GIVEN TEXT>
━━━━━━━━━━━━━━━━
In fact, nothing really moves this plot forward. While I enjoyed the preview of the upcoming season—lots of action! And guest stars! And story!—I was underwhelmed by this season premiere. Two hours (with, as NBC incessantly droned, limited commercial interruption) should have been enough time to develop the characters and plot. Instead, the story about resurrecting the investigation of the “Evo” (evolved human) population took almost 90 minutes to unroll while other elements (the CGI video game scenes?) seemed to be completely superfluous. I’m sure things will start to come together as the show progresses, and as a miniseries it will certainly be able to weave a stronger arc than the last few seasons of Heroes did originally. But I found the whole experience tiresome, like I was watching Heroes try to out X-Men the X-Men, and I’m not sure I’ll have the stamina to care if the show continues to plod instead of develop.

Paul Booth (DePaul University) studies fandom, time travel, and digital technology and is the author most recently of Playing Fans and Game Play.
━━━━━━━━━━━━━━━━
TO DO>
Decide whether each statement agrees with the TV review above. Answer yes or no for each, and quote the words from the review that decide it.
1. The story about the "Evo" investigation took almost 90 minutes to unroll.
2. The reviewer was impressed by the season premiere.
3. The premiere ran for three hours.

INFORMATION GIVEN>
━━━━━━━━━━━━━━━━
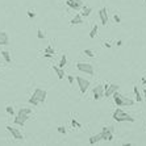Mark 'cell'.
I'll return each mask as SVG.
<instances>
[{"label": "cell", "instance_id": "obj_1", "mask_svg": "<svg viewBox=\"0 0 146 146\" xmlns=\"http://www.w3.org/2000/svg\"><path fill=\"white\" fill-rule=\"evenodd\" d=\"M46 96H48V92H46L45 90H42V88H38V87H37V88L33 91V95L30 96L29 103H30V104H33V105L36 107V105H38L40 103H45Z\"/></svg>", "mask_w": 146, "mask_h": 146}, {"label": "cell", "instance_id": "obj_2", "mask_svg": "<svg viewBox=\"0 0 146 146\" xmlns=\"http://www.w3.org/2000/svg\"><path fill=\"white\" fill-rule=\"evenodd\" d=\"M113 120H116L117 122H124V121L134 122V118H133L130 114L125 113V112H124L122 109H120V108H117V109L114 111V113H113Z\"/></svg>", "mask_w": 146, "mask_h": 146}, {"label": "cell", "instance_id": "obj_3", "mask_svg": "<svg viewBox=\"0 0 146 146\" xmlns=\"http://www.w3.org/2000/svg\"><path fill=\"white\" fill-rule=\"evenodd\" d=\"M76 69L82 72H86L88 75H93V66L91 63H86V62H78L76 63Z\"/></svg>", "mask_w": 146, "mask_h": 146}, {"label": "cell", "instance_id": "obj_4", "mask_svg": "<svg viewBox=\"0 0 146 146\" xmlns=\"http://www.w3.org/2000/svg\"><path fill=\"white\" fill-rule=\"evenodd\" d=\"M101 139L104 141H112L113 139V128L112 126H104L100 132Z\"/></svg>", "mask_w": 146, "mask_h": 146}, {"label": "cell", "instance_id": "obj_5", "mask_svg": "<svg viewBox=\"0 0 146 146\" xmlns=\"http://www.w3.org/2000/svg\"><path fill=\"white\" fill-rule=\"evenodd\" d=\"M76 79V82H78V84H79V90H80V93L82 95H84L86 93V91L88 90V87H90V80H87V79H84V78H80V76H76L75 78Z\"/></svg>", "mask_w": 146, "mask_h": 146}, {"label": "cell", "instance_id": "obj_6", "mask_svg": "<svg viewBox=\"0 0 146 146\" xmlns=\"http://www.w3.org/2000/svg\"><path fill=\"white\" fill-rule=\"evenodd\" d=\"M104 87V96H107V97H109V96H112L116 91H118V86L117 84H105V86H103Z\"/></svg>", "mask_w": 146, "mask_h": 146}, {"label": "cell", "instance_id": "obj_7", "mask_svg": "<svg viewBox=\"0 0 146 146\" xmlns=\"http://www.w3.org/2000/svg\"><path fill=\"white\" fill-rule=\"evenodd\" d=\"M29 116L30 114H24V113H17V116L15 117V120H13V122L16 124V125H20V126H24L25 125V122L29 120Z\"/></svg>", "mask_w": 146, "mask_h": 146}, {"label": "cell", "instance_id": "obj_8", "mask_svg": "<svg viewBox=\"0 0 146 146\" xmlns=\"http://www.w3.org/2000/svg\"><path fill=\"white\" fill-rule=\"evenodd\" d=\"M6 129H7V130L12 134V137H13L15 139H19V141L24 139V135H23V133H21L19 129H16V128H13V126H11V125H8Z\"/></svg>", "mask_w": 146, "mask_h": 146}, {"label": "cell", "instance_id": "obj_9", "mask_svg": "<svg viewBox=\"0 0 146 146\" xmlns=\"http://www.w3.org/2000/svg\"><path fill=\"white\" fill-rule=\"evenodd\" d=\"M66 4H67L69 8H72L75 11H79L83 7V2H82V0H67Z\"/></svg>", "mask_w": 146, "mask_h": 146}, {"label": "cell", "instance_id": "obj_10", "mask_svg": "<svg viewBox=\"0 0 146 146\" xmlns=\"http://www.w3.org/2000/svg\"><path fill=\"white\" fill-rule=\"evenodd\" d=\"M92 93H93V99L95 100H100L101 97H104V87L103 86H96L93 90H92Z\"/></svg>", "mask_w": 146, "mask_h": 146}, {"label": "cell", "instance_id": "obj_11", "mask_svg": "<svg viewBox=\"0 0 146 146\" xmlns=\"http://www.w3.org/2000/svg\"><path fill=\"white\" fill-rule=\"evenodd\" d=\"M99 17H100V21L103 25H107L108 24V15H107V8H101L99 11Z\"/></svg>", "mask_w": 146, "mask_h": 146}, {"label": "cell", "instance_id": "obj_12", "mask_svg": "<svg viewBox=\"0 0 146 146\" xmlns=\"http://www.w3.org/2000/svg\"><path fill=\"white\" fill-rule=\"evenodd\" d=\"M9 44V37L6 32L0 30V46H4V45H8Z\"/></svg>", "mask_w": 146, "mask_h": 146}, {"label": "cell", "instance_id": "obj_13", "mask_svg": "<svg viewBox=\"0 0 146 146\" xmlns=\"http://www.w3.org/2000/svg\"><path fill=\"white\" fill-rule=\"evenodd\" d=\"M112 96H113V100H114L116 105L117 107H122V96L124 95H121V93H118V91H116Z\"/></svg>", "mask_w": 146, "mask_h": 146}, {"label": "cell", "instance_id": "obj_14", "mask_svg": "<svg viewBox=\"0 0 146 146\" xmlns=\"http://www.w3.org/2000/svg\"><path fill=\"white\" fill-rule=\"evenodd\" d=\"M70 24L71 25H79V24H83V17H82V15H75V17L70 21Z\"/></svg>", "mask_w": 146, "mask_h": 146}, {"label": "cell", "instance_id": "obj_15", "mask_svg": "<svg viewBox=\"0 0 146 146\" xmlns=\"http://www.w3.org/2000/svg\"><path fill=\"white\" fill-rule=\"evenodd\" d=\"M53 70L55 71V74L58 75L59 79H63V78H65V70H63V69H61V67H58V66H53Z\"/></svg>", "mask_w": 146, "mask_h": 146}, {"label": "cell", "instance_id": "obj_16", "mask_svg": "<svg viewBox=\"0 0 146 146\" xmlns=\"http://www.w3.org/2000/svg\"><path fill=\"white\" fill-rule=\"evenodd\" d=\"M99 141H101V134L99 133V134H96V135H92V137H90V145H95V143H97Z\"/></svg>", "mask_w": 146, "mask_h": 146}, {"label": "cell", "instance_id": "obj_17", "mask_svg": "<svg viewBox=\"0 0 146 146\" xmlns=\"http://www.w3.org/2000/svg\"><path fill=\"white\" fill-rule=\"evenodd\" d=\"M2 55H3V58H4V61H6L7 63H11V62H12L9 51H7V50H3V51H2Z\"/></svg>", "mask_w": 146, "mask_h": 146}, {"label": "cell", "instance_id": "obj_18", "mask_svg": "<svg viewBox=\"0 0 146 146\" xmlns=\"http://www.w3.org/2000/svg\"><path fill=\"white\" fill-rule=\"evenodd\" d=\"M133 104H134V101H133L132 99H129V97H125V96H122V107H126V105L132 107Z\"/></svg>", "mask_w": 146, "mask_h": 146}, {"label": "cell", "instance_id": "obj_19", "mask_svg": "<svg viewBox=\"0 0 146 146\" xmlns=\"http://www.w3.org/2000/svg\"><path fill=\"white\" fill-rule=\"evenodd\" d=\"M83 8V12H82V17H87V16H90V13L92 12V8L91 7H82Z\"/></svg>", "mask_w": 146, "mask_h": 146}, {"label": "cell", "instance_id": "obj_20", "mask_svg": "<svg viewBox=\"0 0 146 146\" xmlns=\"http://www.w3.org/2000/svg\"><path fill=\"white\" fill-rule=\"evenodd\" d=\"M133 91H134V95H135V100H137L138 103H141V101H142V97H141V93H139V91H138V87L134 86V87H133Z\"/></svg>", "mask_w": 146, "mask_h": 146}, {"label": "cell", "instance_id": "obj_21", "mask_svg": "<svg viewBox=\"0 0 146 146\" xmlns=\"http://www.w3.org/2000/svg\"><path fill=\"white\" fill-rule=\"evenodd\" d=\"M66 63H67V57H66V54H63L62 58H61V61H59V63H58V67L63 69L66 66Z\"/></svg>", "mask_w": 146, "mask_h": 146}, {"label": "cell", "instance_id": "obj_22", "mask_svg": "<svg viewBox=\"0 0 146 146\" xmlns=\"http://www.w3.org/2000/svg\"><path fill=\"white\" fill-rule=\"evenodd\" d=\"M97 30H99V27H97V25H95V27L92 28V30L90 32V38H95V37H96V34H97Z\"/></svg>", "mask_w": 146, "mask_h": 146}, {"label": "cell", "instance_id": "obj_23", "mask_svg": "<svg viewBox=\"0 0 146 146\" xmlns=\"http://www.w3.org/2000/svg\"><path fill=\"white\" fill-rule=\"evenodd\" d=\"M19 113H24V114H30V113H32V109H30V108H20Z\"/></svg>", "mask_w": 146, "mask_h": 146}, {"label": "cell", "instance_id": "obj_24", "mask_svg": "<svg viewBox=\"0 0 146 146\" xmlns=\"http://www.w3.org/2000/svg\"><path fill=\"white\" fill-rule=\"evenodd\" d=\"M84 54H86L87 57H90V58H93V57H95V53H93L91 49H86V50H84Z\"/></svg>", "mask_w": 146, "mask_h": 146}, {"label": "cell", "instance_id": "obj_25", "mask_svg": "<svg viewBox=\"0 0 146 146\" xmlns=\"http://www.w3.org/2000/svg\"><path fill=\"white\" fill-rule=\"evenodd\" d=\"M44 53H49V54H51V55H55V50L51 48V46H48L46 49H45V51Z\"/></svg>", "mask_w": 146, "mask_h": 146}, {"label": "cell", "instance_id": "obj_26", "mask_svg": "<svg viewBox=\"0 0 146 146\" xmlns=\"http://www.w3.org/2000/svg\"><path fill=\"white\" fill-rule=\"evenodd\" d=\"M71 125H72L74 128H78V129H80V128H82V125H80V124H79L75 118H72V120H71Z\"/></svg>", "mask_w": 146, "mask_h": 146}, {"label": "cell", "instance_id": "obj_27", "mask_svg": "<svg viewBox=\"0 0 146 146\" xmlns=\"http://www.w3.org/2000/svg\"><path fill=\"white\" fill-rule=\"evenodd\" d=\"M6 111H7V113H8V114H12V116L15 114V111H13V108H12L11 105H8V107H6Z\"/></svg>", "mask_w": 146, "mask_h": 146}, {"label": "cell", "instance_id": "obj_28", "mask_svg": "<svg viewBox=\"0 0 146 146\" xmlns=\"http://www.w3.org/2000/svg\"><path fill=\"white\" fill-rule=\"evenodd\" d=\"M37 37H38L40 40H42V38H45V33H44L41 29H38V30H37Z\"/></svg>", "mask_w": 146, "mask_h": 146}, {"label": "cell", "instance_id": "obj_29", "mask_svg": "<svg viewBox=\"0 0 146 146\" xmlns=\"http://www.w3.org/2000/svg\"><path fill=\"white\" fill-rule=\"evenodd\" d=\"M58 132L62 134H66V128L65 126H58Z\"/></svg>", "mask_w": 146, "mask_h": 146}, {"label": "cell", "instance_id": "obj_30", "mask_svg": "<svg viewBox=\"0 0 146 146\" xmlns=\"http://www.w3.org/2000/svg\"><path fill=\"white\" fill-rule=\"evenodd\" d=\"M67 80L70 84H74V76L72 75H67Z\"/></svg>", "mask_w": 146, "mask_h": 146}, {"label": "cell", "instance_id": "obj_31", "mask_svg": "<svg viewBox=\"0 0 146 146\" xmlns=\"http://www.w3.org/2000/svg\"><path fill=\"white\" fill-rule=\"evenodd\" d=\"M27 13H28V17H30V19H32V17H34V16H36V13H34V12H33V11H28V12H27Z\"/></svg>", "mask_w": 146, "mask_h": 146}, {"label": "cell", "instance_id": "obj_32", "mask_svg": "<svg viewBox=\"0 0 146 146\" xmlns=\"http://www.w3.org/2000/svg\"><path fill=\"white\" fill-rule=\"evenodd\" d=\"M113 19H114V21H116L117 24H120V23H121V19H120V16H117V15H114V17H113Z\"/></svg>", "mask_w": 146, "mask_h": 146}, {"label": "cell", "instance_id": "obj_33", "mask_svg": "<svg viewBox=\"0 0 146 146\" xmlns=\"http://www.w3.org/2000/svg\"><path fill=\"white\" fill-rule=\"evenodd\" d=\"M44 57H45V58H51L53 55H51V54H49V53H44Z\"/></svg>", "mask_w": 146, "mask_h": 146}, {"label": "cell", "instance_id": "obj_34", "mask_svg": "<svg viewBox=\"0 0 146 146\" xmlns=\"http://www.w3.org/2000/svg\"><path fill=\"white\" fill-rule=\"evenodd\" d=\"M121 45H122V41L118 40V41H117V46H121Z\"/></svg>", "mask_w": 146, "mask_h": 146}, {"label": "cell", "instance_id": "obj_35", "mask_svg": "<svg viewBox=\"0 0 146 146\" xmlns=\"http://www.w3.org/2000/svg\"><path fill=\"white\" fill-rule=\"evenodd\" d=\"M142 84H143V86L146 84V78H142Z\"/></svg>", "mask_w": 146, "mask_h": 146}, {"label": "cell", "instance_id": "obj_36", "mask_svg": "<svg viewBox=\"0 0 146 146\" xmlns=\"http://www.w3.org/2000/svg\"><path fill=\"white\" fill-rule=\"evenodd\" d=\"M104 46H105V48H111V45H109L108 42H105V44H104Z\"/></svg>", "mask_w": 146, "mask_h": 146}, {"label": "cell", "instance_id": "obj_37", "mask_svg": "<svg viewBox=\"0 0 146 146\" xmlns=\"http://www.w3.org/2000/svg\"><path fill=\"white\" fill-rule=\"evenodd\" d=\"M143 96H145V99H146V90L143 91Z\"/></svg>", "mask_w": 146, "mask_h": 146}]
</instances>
━━━━━━━━━━━━━━━━
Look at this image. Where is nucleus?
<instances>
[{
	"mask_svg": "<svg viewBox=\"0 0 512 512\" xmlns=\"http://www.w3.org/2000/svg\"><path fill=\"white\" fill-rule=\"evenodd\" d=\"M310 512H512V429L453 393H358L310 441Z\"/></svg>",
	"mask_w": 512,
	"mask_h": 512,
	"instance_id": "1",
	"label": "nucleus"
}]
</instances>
━━━━━━━━━━━━━━━━
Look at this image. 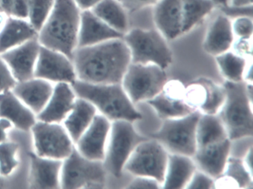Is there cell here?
━━━━━━━━━━━━━━━━
THE OUTPUT>
1. Yes: "the story about resurrecting the investigation of the “Evo” (evolved human) population took almost 90 minutes to unroll"
2. No: "I was underwhelmed by this season premiere"
3. No: "Two hours (with, as NBC incessantly droned, limited commercial interruption)"